No exista perdón para quien no recorra, al menos una vez, las murallas. Su primer tramo, sobre la puerta del Alcázar, nos permitirá observar de lejos (merece la pena la cuesta y acercarse) el monasterio de Santo Tomás, residencia de los Reyes Católicos y breve tumba de Torquemada, cuyos restos fueron quemados y aventados cuando la invasión francesa, donde permanece, en hermosa tumba en alabastro, el príncipe Juan, único hijo de Isabel y Fernando, muerto, eufemísticamente, del ‘mal de amores’. El segundo tramo nos mostrará la perla románica de San Vicente, o allá, a lo lejos, el convento de la Encarnación, donde según las crónicas más afortunadas, Teresa de Ávila tuvo su primer orgasmo, siquiera fuera místico. Y ya abajo, marcado el fin por una espadaña custodiada por las cigüeñas, el río, Cuatro Postes, el valle de Ambiés, Gredos…

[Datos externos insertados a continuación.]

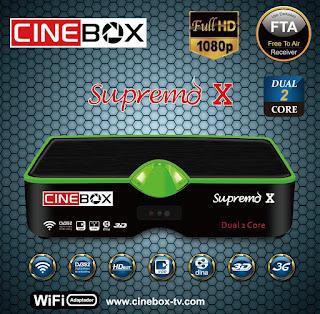 CINEBOX LINHA X DUAL CORE CORREÇÃO 22W ATUALIZAÇÃO Cinebox%2BSupremo%2BX
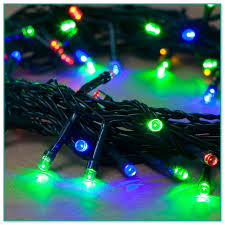 8 function multi color led christmas lights function multi color led christmas lights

También constituye herejía no probar el tostón o el chuletón, las judías del Barco o las yemas de la santa, pero en eso no hay cuidado que vuesas mercedes se apañan estupendamente sin mí y sin mi consejo. Desde la extraordinaria elegancia del Tostao (restaurante del Palacio de los Velada) a la sencilla Casa de Postas, pasando, para demostrar tolerancia, por La Sinagoga (Doña Guiomar), cualquier sitio es bueno. Y que ustedes aprovechen, que yo lo hice en su día.